Tuesday, December 29, 2009

Soups

I decided that soup would become the first recipe that I would start with in my adventures in this blog.  Dietary necessities also need to be determined.  It needs to have a protein component that I would consider healthy and could be eaten everyday.

Now I am not saying that most soups are lacking that but if you look at a can of Chicken Noodle Soup the sodium is too high and the protein is too low.  Homemade soups allow a bit of control over the level of sodium and protein in the final product.

In determining the kind of soup to make I decided that that Legumes would be a main player.  They have fiber and protein that is good for overall health without the high fat that most things have.  Also if made with root vegetables it will have the complex carbohydrates that will provide the amino acids necessary to make a complete protein. 

Another good reason to use legumes is that they are cheap.  Like a buck a pound dried and they come in many shapes and sizes.  The options for cooking them are also endless.

Here is the recipe that I used for yesterday's meal.

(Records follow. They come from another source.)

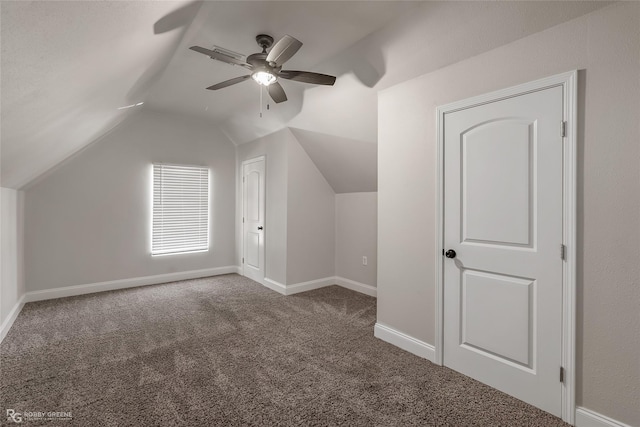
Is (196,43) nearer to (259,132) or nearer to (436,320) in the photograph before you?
(259,132)

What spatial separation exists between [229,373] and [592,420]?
240 cm

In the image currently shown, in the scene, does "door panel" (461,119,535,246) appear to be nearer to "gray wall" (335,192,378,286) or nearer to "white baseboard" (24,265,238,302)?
"gray wall" (335,192,378,286)


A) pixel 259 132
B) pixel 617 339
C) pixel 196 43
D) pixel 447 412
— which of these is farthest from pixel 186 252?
pixel 617 339

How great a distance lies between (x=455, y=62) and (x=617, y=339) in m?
2.12

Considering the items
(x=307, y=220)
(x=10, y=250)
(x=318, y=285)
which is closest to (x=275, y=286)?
(x=318, y=285)

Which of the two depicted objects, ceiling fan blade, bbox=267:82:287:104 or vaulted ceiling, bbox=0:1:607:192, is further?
ceiling fan blade, bbox=267:82:287:104

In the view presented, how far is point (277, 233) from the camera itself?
4.78 m

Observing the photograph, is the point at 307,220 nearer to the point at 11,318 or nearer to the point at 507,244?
the point at 507,244

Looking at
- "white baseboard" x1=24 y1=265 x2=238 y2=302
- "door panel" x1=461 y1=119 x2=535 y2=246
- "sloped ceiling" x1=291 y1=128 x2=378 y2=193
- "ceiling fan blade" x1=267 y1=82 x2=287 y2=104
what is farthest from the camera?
"white baseboard" x1=24 y1=265 x2=238 y2=302

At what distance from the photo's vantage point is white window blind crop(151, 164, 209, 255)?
5.18m

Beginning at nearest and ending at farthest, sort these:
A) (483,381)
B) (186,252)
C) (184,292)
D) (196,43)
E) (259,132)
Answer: (483,381), (196,43), (184,292), (259,132), (186,252)

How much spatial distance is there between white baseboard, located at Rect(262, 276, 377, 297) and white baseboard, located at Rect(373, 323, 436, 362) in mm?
1507

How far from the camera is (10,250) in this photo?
11.1ft

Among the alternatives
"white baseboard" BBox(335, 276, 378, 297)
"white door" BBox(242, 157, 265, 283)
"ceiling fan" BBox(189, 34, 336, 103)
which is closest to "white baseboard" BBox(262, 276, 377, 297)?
"white baseboard" BBox(335, 276, 378, 297)
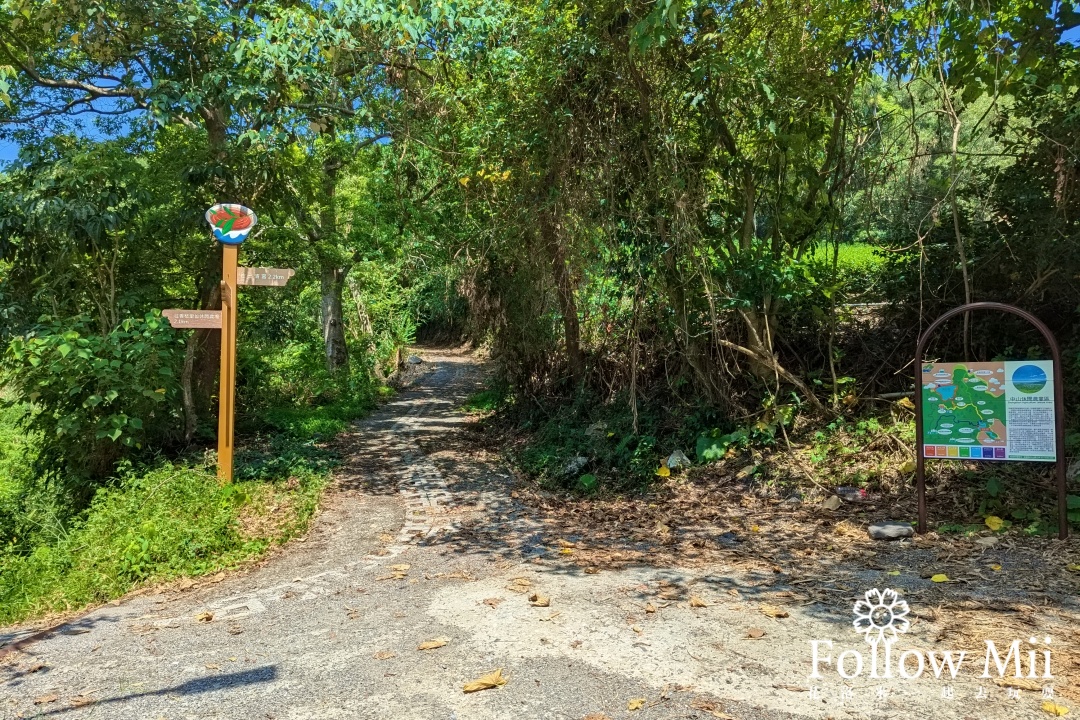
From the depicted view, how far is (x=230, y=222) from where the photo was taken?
7801 mm

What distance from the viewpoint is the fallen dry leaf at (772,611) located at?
172 inches

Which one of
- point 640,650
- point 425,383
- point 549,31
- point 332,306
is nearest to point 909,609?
point 640,650

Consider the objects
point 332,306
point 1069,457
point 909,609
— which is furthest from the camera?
point 332,306

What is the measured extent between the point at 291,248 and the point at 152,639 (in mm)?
8102

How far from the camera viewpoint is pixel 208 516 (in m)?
6.98

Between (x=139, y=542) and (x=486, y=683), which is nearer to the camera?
(x=486, y=683)


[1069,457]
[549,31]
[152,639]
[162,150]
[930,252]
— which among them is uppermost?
[549,31]

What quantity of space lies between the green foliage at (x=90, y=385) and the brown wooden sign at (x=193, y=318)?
0.88 metres

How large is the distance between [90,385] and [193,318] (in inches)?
65.7

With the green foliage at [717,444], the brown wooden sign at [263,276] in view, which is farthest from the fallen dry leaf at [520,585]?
the brown wooden sign at [263,276]

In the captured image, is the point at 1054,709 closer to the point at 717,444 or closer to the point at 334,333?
the point at 717,444

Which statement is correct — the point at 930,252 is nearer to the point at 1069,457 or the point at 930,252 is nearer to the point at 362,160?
the point at 1069,457
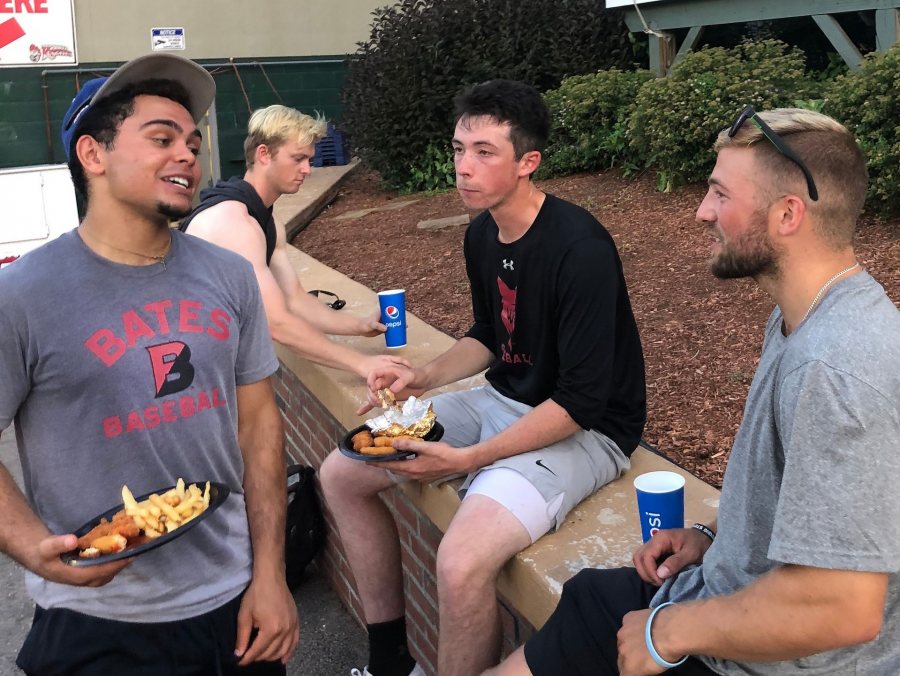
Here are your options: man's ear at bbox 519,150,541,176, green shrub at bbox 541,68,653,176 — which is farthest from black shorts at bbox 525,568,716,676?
green shrub at bbox 541,68,653,176

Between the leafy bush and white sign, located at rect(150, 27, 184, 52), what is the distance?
564 centimetres

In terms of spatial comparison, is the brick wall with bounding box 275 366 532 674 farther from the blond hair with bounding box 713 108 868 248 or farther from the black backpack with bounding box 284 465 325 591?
the blond hair with bounding box 713 108 868 248

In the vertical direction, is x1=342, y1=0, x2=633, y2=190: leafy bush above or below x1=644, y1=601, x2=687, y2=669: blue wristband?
above

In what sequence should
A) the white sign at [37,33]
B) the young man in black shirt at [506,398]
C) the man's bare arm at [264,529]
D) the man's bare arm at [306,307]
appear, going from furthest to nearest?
the white sign at [37,33] < the man's bare arm at [306,307] < the young man in black shirt at [506,398] < the man's bare arm at [264,529]

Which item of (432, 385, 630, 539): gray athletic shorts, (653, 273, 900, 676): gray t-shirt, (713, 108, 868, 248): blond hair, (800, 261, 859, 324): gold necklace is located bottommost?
(432, 385, 630, 539): gray athletic shorts

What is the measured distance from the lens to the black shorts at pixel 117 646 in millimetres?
2230

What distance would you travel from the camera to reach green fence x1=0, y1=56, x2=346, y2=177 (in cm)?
1468

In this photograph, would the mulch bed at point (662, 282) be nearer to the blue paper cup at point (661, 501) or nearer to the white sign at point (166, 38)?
the blue paper cup at point (661, 501)

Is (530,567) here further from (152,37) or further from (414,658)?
(152,37)

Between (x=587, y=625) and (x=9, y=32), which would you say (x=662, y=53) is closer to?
(x=587, y=625)

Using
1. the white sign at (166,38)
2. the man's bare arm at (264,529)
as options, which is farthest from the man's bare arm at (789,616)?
the white sign at (166,38)

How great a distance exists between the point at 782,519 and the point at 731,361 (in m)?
2.81

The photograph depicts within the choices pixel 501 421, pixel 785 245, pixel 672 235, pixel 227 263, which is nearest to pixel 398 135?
pixel 672 235

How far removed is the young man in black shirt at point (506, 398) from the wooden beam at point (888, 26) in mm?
5657
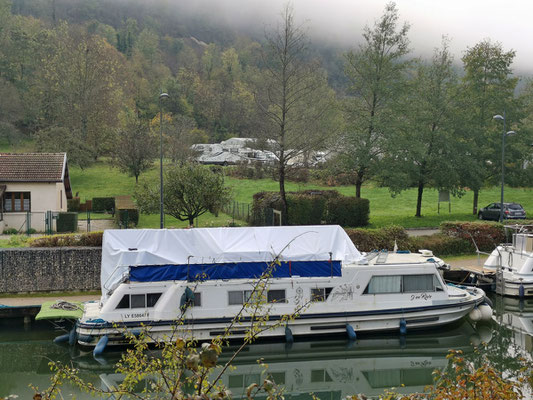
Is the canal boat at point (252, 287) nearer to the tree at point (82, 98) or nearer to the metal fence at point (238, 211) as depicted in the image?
the metal fence at point (238, 211)

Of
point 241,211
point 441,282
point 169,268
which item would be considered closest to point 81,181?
point 241,211

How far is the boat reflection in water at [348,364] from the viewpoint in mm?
18922

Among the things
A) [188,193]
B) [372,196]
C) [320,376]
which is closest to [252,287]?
[320,376]

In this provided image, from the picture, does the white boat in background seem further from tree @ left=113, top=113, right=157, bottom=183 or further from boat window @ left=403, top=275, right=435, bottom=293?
tree @ left=113, top=113, right=157, bottom=183

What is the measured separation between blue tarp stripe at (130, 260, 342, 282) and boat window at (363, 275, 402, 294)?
137 cm

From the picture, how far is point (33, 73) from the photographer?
7700 cm

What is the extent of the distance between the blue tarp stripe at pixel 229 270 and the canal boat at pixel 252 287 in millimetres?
35

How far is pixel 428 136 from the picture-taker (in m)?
40.9

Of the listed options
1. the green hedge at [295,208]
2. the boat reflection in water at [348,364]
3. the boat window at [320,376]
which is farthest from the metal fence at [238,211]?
the boat window at [320,376]

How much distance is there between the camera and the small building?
3531 centimetres

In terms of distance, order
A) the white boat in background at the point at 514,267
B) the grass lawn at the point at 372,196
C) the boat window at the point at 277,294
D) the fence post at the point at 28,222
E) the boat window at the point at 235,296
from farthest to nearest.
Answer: the grass lawn at the point at 372,196 → the fence post at the point at 28,222 → the white boat in background at the point at 514,267 → the boat window at the point at 277,294 → the boat window at the point at 235,296

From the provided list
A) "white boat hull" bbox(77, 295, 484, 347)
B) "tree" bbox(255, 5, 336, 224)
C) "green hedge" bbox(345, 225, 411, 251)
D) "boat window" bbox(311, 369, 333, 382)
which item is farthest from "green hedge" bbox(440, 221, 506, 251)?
"boat window" bbox(311, 369, 333, 382)

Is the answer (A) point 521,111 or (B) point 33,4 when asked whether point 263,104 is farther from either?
(B) point 33,4

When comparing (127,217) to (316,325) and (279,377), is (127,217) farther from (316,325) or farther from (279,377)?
(279,377)
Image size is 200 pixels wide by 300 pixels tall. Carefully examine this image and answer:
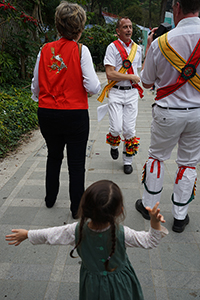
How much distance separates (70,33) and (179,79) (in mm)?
994

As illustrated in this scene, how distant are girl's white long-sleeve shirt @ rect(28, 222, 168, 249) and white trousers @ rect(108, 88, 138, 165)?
2545 mm

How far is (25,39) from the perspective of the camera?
7805 mm

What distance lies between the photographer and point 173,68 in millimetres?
2264

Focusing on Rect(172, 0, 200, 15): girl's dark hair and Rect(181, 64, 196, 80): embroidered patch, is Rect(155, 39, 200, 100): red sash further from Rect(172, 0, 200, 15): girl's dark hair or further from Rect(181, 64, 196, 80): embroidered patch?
Rect(172, 0, 200, 15): girl's dark hair

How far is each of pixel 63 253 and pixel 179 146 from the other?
54.4 inches

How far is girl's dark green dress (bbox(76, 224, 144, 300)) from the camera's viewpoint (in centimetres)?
144

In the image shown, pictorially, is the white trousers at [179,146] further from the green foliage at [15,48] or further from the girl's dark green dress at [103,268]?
the green foliage at [15,48]

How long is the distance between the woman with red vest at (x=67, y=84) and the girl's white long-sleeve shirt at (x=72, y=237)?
122cm

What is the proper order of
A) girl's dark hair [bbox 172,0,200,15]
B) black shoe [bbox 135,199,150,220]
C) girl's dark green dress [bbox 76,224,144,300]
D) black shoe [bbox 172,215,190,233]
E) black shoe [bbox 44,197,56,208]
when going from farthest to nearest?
black shoe [bbox 44,197,56,208]
black shoe [bbox 135,199,150,220]
black shoe [bbox 172,215,190,233]
girl's dark hair [bbox 172,0,200,15]
girl's dark green dress [bbox 76,224,144,300]

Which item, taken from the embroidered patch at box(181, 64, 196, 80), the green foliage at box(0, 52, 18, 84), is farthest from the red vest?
the green foliage at box(0, 52, 18, 84)

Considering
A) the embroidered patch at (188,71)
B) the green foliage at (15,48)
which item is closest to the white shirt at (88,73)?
the embroidered patch at (188,71)

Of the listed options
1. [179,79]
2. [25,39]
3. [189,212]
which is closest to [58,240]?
[179,79]

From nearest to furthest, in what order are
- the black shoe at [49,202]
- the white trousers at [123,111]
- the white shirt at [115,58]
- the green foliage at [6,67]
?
the black shoe at [49,202] → the white shirt at [115,58] → the white trousers at [123,111] → the green foliage at [6,67]

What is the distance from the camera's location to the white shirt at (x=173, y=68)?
7.11ft
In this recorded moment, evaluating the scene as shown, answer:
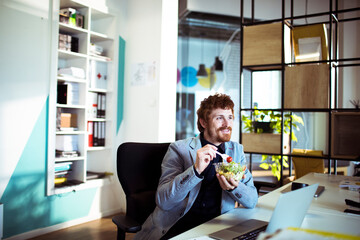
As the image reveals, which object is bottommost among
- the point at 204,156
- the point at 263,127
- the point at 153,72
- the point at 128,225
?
the point at 128,225

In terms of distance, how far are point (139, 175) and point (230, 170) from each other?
2.02ft

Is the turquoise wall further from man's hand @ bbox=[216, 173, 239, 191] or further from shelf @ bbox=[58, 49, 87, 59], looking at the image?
man's hand @ bbox=[216, 173, 239, 191]

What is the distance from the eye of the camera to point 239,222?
1284mm

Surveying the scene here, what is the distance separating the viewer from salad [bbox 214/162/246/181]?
4.37ft

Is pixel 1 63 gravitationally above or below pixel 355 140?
above

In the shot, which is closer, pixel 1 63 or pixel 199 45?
pixel 1 63

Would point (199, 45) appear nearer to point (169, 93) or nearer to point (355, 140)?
point (169, 93)

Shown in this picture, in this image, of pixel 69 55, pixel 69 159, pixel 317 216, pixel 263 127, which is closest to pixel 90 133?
pixel 69 159

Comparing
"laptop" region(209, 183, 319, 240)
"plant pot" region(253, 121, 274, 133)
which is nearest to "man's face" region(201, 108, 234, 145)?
"laptop" region(209, 183, 319, 240)

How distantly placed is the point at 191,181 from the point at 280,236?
0.94 m

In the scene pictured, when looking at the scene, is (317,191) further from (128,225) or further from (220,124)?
(128,225)

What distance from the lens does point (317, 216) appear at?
1388mm

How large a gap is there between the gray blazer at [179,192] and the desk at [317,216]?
0.08 meters

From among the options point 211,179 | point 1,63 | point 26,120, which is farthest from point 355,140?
point 1,63
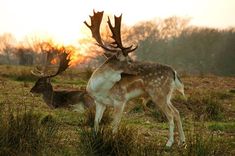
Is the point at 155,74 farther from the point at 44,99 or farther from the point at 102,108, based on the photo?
the point at 44,99

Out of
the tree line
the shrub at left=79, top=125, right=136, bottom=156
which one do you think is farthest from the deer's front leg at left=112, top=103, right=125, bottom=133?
the tree line

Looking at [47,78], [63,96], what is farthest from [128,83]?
[47,78]

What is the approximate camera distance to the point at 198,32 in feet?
170

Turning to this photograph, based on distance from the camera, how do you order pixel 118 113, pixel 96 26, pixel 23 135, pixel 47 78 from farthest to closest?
pixel 47 78, pixel 96 26, pixel 118 113, pixel 23 135

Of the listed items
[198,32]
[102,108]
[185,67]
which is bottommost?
[185,67]

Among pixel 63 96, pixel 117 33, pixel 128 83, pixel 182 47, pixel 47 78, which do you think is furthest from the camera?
pixel 182 47

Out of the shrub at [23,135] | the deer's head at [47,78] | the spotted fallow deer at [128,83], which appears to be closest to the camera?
the shrub at [23,135]

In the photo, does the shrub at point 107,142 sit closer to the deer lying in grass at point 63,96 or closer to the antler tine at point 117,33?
the antler tine at point 117,33

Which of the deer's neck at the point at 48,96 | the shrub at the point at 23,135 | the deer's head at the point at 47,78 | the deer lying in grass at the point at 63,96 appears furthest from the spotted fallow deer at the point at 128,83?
the deer's head at the point at 47,78

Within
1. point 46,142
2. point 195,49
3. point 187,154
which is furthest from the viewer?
point 195,49

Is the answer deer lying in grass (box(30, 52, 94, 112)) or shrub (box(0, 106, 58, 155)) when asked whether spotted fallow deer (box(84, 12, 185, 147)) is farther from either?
deer lying in grass (box(30, 52, 94, 112))

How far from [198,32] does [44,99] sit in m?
39.8

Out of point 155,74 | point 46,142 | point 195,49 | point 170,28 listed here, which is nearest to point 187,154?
point 46,142

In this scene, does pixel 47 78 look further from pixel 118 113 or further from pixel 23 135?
pixel 23 135
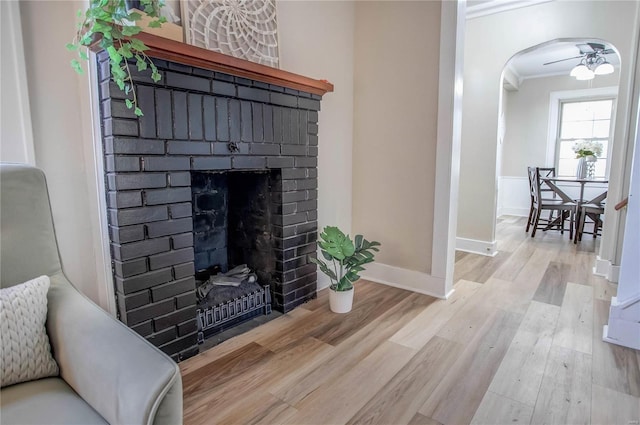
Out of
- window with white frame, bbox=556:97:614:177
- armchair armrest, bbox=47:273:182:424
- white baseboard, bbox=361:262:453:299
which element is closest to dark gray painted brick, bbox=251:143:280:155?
armchair armrest, bbox=47:273:182:424

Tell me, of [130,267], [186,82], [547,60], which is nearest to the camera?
[130,267]

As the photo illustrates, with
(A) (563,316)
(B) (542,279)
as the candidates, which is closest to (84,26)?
(A) (563,316)

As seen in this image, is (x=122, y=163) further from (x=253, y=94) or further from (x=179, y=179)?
(x=253, y=94)

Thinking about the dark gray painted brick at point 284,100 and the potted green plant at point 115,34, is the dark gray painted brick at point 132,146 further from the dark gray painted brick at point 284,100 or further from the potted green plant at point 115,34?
the dark gray painted brick at point 284,100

______________________________________________________

Smoky Split Pea Soup

Ingredients

  • 1 cup chopped yellow onions
  • 4 cloves garlic, minced
  • 1/8 cup good olive oil
  • 1/2 teaspoon dried oregano
  • 1-2 dried chipotle peppers
  • 1-1/2 teaspoons kosher salt
  • 1 teaspoon freshly ground black pepper
  • 2 cups medium-diced carrots (3 to 4 carrots)
  • 1 cup medium-diced red boiling potatoes, unpeeled (3 small)
  • 1 pound dried split green peas
  • 8 cups Vegetable stock
In a single batch I'd use one or two dried chipotle peppers. They don't add much spice but they add a savory smoky flavor to the soup.

Directions
In a 4-quart stockpot on medium heat, saute' the onions and garlic with the olive oil, oregano, salt, and pepper until the onions are translucent, 10 to 15 minutes.

Add the carrots, potatoes, 1/2 pound of split peas, and vegetable stock.
Bring to a boil, then simmer uncovered for 40 minutes. Skim off the foam while cooking.

Add the remaining split peas and continue to simmer for another 40 minutes, or until all the peas are soft. Stir frequently to keep the solids from burning on the bottom. Taste for salt and pepper. Serve hot.
________________________________________________________

I made a double batch which included Chicken Broth as opposed to Vegetable Broth.  The local mega mart was all out of the big assed cans of the stuff.  As a result I did not need to add any additional salt as the broth gave enough for my taste.  I also chucked in a smoked ham hock instead of the Chipotle peppers. 

The flavor was wonderful and the texture was perfect.  This is good as a stand alone meal or it will complement any comfort food you like.  And with all of the holiday hams that have been consumed the bone and goodies left over can be used to flavor the soup and the melting meaty things will give a mouth feel that will warm you over and over.